» **PARTS OF THE EXERCISE**:
a – Please copy, word for word, the stretch of the blog post about a new doctor from "With this new" through "more recent graduates.".
b – In the blog post about a new doctor, which two kinds of care could the writer get done at once with the new HMO and doctor?

» **EXERCISE PASSAGE**:

==*==

Friday, September 29, 2006

say ah

Got a new HMO, got a new doctor. For the past few years I've been a bit of a nomad medically. Hopping from dentist to dentist and doctor to doctor. And I have health insurance! We decided to get insurance that both of our jobs subscribed to. After spending (and I mean spending) alot of time with my new dentist and the other endodentist he referred me to, it was time to go see my medical doctor. My family had been with Kaiser for a long time and I remember growing up with one doctor most of my life. Then as an adult, just got shuffled from one department to another for one exam or another. Here for your primary, over here for your ob/gyn.

With this new HMO and doctor, I could get my basic primary care and ob/gyn needs done at once. Hard enough to go to the doctor, harder still to book another appointment for ob/gyn needs. Dr. L the one we picked for Primary Care is rather nice and personable, good traits for a primary care physician. She looks to be in her mid-30s or so, with her knee high leather boots, quite fashionable. OK so fashion shouldn't be a high reason for choosing your doctor, though the hubby wanted someone that had been in med school more around the 1990s than the 1980s or 1970s. His theory being that science and medicine changes alot and unless the doctor's are really doing their reading or are involved in research that they may not be as up to par as the more recent graduates.

==*==

(Stored data entries)
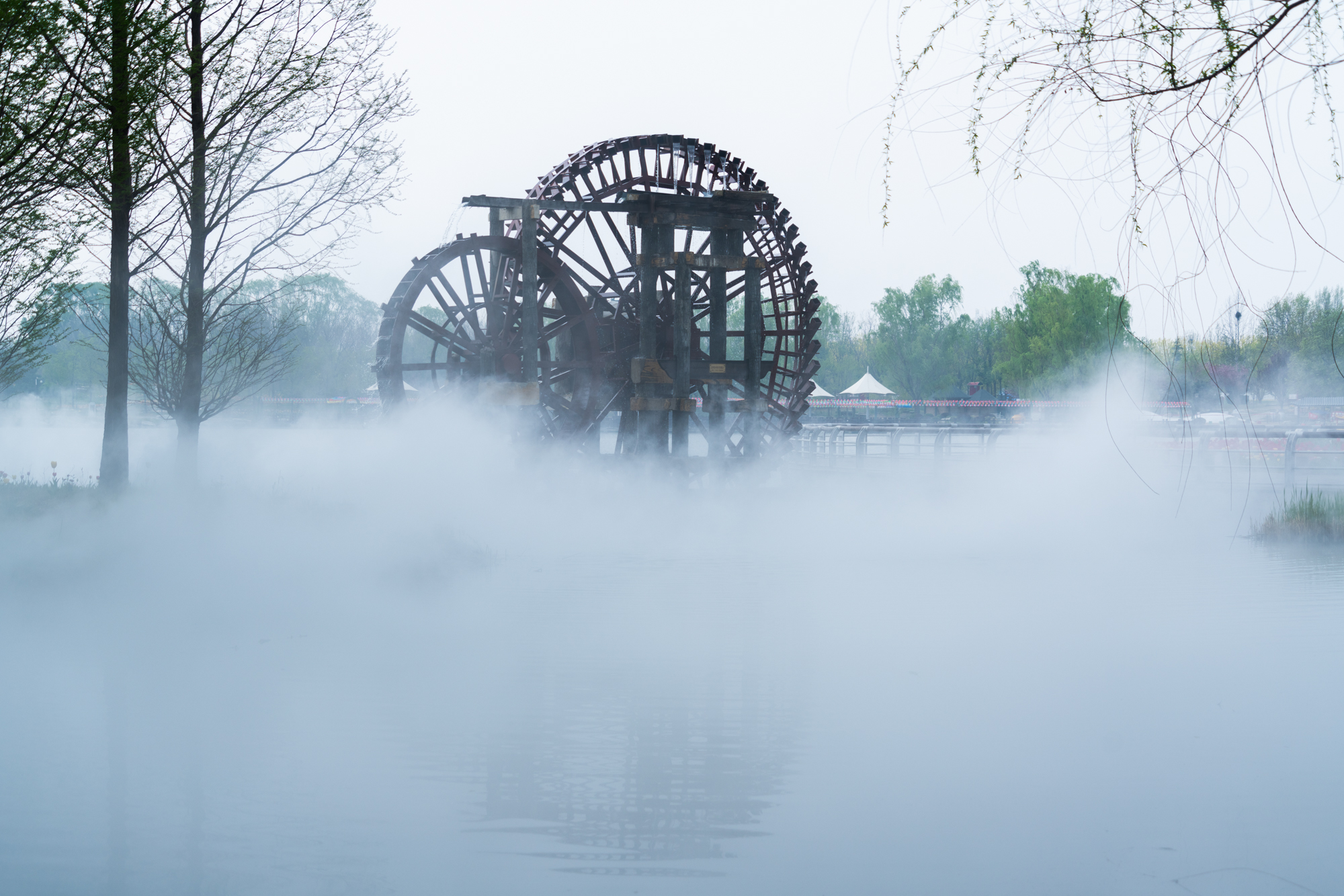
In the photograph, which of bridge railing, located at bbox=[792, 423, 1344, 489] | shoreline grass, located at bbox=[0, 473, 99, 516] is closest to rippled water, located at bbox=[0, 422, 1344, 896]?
shoreline grass, located at bbox=[0, 473, 99, 516]

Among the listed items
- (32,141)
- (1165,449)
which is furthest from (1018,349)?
(32,141)

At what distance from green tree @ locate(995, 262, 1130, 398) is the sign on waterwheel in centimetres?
3309

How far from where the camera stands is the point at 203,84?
1184cm

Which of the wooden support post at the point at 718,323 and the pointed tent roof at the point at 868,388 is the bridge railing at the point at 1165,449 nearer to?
the wooden support post at the point at 718,323

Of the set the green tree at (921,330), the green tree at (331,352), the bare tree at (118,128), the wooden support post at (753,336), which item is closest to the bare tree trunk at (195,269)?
the bare tree at (118,128)

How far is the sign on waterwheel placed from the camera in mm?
14820

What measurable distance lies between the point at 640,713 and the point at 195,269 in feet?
27.3

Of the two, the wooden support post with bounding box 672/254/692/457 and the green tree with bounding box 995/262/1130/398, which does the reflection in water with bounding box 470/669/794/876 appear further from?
the green tree with bounding box 995/262/1130/398

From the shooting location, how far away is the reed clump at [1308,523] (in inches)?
482

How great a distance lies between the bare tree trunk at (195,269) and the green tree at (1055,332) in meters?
39.8

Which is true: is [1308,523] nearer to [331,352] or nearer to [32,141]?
[32,141]

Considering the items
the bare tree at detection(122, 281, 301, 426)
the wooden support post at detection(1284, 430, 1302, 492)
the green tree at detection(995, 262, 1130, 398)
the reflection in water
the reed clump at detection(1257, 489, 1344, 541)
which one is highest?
the green tree at detection(995, 262, 1130, 398)

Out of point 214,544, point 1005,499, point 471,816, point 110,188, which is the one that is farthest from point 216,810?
point 1005,499

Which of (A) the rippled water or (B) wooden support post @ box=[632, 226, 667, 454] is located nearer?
(A) the rippled water
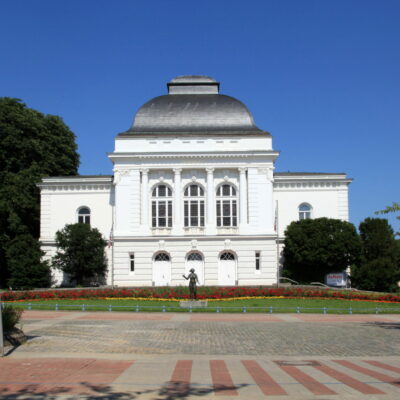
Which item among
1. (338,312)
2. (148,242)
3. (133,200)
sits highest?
(133,200)

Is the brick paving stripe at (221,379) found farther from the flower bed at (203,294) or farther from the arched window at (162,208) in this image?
the arched window at (162,208)

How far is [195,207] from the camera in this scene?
5228 centimetres

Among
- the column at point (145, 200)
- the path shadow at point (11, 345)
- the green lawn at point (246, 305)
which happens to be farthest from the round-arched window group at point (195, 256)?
the path shadow at point (11, 345)

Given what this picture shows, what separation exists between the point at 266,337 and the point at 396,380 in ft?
28.2

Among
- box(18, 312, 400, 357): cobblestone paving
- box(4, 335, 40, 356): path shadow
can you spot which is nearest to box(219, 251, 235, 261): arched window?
box(18, 312, 400, 357): cobblestone paving

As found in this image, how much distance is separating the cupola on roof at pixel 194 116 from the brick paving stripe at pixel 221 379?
1522 inches

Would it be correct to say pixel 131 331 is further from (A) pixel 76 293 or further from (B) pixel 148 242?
(B) pixel 148 242

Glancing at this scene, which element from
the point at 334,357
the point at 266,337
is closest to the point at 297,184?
the point at 266,337

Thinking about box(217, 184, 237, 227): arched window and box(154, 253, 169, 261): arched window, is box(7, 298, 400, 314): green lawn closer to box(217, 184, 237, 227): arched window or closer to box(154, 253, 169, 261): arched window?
box(154, 253, 169, 261): arched window

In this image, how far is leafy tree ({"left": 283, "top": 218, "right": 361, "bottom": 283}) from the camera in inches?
1906

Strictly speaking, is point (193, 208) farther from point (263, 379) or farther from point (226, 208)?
point (263, 379)

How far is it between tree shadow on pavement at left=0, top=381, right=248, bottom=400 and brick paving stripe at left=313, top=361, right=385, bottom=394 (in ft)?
8.11

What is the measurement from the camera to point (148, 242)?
169ft

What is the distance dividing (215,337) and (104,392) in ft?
33.1
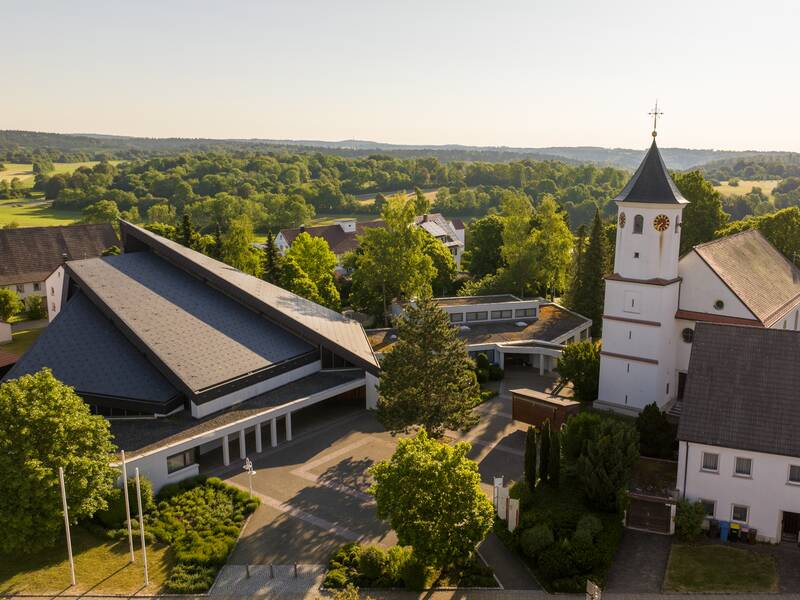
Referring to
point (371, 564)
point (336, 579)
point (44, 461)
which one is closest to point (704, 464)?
point (371, 564)

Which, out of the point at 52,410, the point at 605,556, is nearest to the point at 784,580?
the point at 605,556

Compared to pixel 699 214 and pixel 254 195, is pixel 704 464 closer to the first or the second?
pixel 699 214

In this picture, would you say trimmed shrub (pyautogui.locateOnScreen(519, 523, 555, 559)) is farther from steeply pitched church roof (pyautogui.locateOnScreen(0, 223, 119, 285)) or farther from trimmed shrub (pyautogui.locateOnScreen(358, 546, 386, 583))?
steeply pitched church roof (pyautogui.locateOnScreen(0, 223, 119, 285))

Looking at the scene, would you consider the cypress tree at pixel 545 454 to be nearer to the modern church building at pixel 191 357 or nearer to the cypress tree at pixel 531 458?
the cypress tree at pixel 531 458

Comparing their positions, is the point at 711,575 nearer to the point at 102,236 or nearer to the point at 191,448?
the point at 191,448

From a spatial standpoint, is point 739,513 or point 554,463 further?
point 554,463

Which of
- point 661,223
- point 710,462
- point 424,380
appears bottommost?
point 710,462

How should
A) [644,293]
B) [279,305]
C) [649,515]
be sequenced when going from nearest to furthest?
[649,515]
[644,293]
[279,305]

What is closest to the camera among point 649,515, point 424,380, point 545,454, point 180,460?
point 649,515

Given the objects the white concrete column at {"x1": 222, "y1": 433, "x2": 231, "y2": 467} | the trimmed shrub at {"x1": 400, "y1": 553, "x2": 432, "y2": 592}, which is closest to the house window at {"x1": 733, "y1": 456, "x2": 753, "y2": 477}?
the trimmed shrub at {"x1": 400, "y1": 553, "x2": 432, "y2": 592}
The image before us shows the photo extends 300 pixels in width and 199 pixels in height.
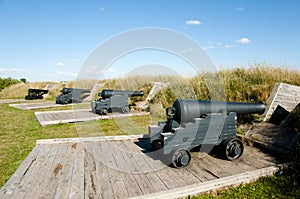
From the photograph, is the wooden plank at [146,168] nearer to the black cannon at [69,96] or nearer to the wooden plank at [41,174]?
the wooden plank at [41,174]

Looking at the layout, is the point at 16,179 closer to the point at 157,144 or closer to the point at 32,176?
the point at 32,176

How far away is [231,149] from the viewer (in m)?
3.24

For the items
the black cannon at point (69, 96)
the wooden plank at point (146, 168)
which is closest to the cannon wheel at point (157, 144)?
the wooden plank at point (146, 168)

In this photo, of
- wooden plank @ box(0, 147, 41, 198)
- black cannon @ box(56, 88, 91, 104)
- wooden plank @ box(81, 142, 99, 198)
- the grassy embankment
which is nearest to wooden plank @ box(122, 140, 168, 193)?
wooden plank @ box(81, 142, 99, 198)

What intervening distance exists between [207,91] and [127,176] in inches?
208

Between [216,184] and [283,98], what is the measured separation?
11.7ft

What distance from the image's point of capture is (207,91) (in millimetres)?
7352

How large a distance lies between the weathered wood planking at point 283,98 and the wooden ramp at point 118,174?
1.65m

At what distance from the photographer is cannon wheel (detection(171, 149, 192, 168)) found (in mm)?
2923

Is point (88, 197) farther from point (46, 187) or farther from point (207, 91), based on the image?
point (207, 91)

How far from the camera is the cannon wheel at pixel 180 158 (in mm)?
2923

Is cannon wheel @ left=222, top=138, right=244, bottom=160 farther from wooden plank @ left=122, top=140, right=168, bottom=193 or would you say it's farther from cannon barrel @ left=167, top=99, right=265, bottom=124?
wooden plank @ left=122, top=140, right=168, bottom=193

==*==

» **TASK-BY-TASK SOLUTIONS**:
a –
With this new HMO and doctor, I could get my basic primary care and ob/gyn needs done at once. Hard enough to go to the doctor, harder still to book another appointment for ob/gyn needs. Dr. L the one we picked for Primary Care is rather nice and personable, good traits for a primary care physician. She looks to be in her mid-30s or so, with her knee high leather boots, quite fashionable. OK so fashion shouldn't be a high reason for choosing your doctor, though the hubby wanted someone that had been in med school more around the 1990s than the 1980s or 1970s. His theory being that science and medicine changes alot and unless the doctor's are really doing their reading or are involved in research that they may not be as up to par as the more recent graduates.

b – Basic primary care and ob/gyn needs.